[ python-Bugs-1646068 ] Dict lookups fail if sizeof(Py_ssize_t) < sizeof(long)

2007-02-04 Thread SourceForge.net
Bugs item #1646068, was opened at 2007-01-27 18:23
Message generated for change (Comment added) made by ked-tao
You can respond by visiting: 
https://sourceforge.net/tracker/?func=detail&atid=105470&aid=1646068&group_id=5470

Please note that this message will contain a full copy of the comment thread,
including the initial issue submission, for this request,
not just the latest update.
Category: Python Interpreter Core
Group: Python 2.5
Status: Open
Resolution: None
Priority: 6
Private: No
Submitted By: ked-tao (ked-tao)
Assigned to: Tim Peters (tim_one)
Summary: Dict lookups fail if sizeof(Py_ssize_t) < sizeof(long)

Initial Comment:
Portation problem.

Include/dictobject.h defines PyDictEntry.me_hash as a Py_ssize_t. Everywhere 
else uses a C 'long' for hashes.

On the system I'm porting to, ints and pointers (and ssize_t) are 32-bit, but 
longs and long longs are 64-bit. Therefore, the assignments to me_hash truncate 
the hash and subsequent lookups fail.

I've changed the definition of me_hash to 'long' and (in Objects/dictobject.c) 
removed the casting from the various assignments and changed the definition of 
'i' in dict_popitem(). This has fixed my immediate problems, but I guess I've 
just reintroduced whatever problem it got changed for. The comment in the 
header says:

/* Cached hash code of me_key.  Note that hash codes are C longs.
 * We have to use Py_ssize_t instead because dict_popitem() abuses
 * me_hash to hold a search finger.
 */

... but that doesn't really explain what it is about dict_popitem() that 
requires the different type.

Thanks. Kev.

--

>Comment By: ked-tao (ked-tao)
Date: 2007-02-04 14:11

Message:
Logged In: YES 
user_id=1703158
Originator: YES

Hi Jim. I understand what the problem is (perhaps I didn't state it
clearly enough) - me_hash is a cache of the dict item's hash which is
compared against the hash of the object being looked up before going any
further with expensive richer comparisons. On my system, me_hash is a
32-bit quantity but hashes in general are declared 'long' which is a
64-bit quantity. Therefore for any object whose hash has any of the top 32
bits set, a dict lookup will fail as it will never get past that first
check (regardless of why that slot is being checked - it has nothing to do
with the perturbation to find the next slot).
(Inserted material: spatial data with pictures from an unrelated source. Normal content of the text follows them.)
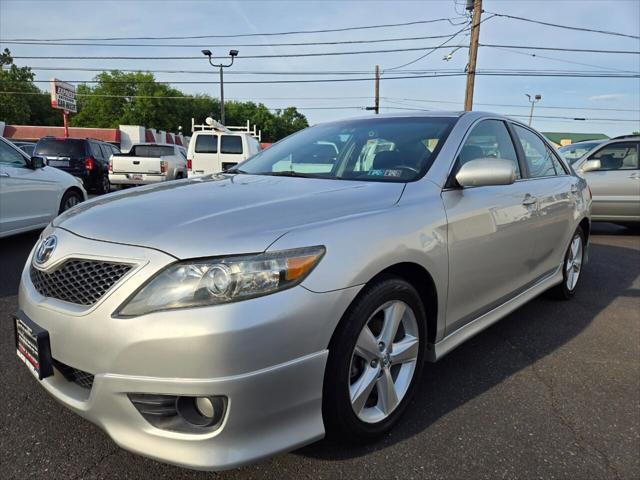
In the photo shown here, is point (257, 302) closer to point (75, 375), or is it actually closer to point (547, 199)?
point (75, 375)

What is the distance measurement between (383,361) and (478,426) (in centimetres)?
67

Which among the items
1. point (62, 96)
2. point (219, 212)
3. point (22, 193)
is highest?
point (62, 96)

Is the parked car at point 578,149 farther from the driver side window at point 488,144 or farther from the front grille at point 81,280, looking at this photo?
the front grille at point 81,280

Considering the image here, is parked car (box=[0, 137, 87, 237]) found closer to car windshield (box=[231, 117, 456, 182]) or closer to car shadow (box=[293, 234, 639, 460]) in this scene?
car windshield (box=[231, 117, 456, 182])

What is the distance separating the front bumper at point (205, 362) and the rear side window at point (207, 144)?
1090cm

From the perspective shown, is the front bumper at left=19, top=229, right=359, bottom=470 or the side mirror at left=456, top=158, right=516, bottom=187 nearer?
the front bumper at left=19, top=229, right=359, bottom=470

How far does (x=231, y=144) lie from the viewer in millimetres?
12336

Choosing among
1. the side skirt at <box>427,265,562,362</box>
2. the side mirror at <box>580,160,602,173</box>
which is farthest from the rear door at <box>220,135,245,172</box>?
the side skirt at <box>427,265,562,362</box>

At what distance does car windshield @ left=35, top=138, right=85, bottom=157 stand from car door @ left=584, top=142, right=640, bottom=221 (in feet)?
39.1

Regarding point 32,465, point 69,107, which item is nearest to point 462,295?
point 32,465

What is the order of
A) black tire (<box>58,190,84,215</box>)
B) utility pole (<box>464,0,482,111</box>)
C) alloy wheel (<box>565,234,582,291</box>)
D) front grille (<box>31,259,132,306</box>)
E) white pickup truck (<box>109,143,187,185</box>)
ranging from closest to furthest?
front grille (<box>31,259,132,306</box>) → alloy wheel (<box>565,234,582,291</box>) → black tire (<box>58,190,84,215</box>) → white pickup truck (<box>109,143,187,185</box>) → utility pole (<box>464,0,482,111</box>)

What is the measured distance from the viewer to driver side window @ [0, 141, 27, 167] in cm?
578

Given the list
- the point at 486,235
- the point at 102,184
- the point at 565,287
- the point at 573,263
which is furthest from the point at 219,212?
the point at 102,184

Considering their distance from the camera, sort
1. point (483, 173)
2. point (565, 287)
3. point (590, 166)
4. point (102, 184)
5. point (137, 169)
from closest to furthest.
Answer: point (483, 173) → point (565, 287) → point (590, 166) → point (137, 169) → point (102, 184)
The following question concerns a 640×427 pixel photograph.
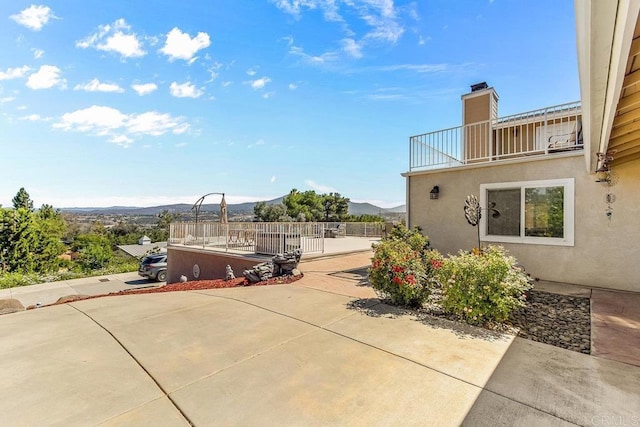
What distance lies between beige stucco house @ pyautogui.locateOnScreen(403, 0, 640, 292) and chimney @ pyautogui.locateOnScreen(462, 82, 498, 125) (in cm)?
168

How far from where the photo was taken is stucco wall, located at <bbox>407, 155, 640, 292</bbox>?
19.4 ft

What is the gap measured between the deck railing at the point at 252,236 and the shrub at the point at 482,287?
21.1ft

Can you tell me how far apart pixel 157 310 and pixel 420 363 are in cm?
439

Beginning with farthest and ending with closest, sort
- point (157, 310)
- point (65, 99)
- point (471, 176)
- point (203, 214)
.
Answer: point (203, 214), point (65, 99), point (471, 176), point (157, 310)

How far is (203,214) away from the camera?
1917cm

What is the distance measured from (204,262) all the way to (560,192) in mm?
12306

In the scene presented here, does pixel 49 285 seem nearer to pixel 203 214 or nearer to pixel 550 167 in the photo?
pixel 203 214

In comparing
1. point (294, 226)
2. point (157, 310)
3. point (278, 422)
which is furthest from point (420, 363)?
point (294, 226)

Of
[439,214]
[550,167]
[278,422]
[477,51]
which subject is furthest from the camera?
[477,51]

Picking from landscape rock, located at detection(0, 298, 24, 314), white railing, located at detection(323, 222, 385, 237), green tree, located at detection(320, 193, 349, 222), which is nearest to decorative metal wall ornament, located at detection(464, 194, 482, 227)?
landscape rock, located at detection(0, 298, 24, 314)

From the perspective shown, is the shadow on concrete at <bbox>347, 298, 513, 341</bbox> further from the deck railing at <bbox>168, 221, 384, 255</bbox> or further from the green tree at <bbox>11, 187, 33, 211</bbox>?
the green tree at <bbox>11, 187, 33, 211</bbox>

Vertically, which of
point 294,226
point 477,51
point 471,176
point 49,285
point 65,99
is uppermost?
point 477,51

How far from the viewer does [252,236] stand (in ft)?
38.8

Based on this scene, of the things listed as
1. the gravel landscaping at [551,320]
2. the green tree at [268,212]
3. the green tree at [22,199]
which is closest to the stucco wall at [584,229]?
the gravel landscaping at [551,320]
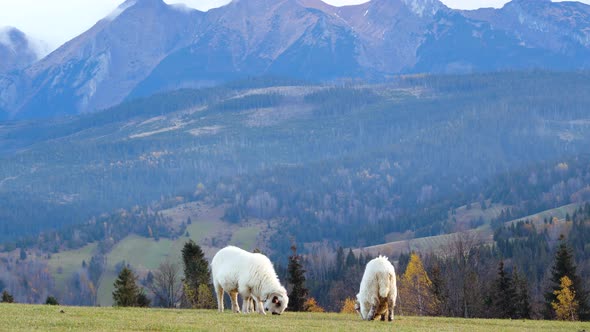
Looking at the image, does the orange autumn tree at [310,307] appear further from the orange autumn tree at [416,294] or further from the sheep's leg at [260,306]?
the sheep's leg at [260,306]

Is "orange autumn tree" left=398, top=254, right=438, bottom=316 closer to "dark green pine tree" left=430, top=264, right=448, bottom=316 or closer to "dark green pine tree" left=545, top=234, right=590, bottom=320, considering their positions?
"dark green pine tree" left=430, top=264, right=448, bottom=316

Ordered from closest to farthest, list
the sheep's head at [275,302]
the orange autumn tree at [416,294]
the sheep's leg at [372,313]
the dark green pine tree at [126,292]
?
1. the sheep's leg at [372,313]
2. the sheep's head at [275,302]
3. the dark green pine tree at [126,292]
4. the orange autumn tree at [416,294]

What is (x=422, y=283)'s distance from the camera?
402 feet

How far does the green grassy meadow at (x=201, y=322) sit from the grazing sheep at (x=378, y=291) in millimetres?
846

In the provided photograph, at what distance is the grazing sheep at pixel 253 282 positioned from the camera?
53.3m

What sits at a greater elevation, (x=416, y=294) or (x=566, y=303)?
(x=416, y=294)

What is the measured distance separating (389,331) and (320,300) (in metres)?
148

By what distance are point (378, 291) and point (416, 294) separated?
68433mm

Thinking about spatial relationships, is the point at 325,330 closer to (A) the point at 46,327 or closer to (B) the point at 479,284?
(A) the point at 46,327

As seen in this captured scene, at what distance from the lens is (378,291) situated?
171 ft

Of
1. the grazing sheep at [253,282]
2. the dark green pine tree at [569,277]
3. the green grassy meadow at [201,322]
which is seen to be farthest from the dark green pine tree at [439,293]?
the grazing sheep at [253,282]

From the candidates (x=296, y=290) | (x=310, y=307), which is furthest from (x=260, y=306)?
(x=310, y=307)

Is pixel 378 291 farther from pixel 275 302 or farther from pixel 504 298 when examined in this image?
pixel 504 298

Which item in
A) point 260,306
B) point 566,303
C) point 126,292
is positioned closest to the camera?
point 260,306
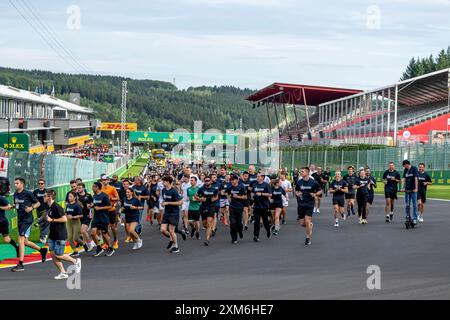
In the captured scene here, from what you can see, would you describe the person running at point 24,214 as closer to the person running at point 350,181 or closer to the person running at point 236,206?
the person running at point 236,206

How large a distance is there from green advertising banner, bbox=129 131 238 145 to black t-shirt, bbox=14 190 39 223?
99.4 metres

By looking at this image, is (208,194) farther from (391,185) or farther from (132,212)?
(391,185)

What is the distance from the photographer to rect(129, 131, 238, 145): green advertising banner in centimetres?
11769

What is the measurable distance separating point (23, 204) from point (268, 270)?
541 centimetres

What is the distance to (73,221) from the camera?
58.9 ft

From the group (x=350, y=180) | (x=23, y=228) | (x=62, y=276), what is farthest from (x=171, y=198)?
A: (x=350, y=180)

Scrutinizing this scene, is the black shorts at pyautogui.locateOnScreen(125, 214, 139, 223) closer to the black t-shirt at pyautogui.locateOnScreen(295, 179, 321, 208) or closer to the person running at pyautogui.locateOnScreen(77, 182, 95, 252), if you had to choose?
the person running at pyautogui.locateOnScreen(77, 182, 95, 252)

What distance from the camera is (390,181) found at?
23.9 metres

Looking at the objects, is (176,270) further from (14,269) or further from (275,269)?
(14,269)

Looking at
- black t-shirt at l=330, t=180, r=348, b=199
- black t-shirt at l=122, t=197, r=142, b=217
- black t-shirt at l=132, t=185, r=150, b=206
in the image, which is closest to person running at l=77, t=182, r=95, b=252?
black t-shirt at l=122, t=197, r=142, b=217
The deal is that my system is basically a 32-bit system (sizeof(int) ==
sizeof(void *) == 4, and therefore ssize_t is not unreasonably also
32-bit), but C longs are 64-bit.

You say "popitem assumes it can store a pointer there", but AFAICS it's
just storing an _index_, not a pointer. I was concerned that making that
index a 64-bit quantity might tickle some subtlety in the code, thinking
that perhaps it was changed from 'long' to 'Py_ssize_t' because it had to
be 32-bit for some reason. However, it seems much more likely that it was
defined like that to be more correct on a system with 64-bit addressing
and 32-bit longs (which would be more common). With that in mind, I've
attached a suggested patch which selects a reasonable type according to
the SIZEOF_ configuration defines.

WRT forcing the hashes 32-bit to "save space and time" - that means
inventing a 'Py_hash_t' type and going through the entire python source
looking for 'long's that might be used to store/calculate hashes. I think
I'll pass on that ;)

Regards, Kev.
File Added: dict.diff

--

Comment By: Jim Jewett (jimjjewett)
Date: 2007-02-02 20:20

Message:
Logged In: YES 
user_id=764593
Originator: NO

The whole point of a hash is that if it doesn't match, you can skip an
expensive comparison.  How big to make the hash is a tradeoff between how
much you'll waste calculating and storing it vs how often it will save a
"real" comparison.

The comment means that, as an implementation detail, popitem assumes it
can store a pointer there instead, so hashes need to be at least as big as
a pointer.  

Going to the larger of the two sizes will certainly solve your problem; it
just wastes some space, and maybe some time calculating the hash.  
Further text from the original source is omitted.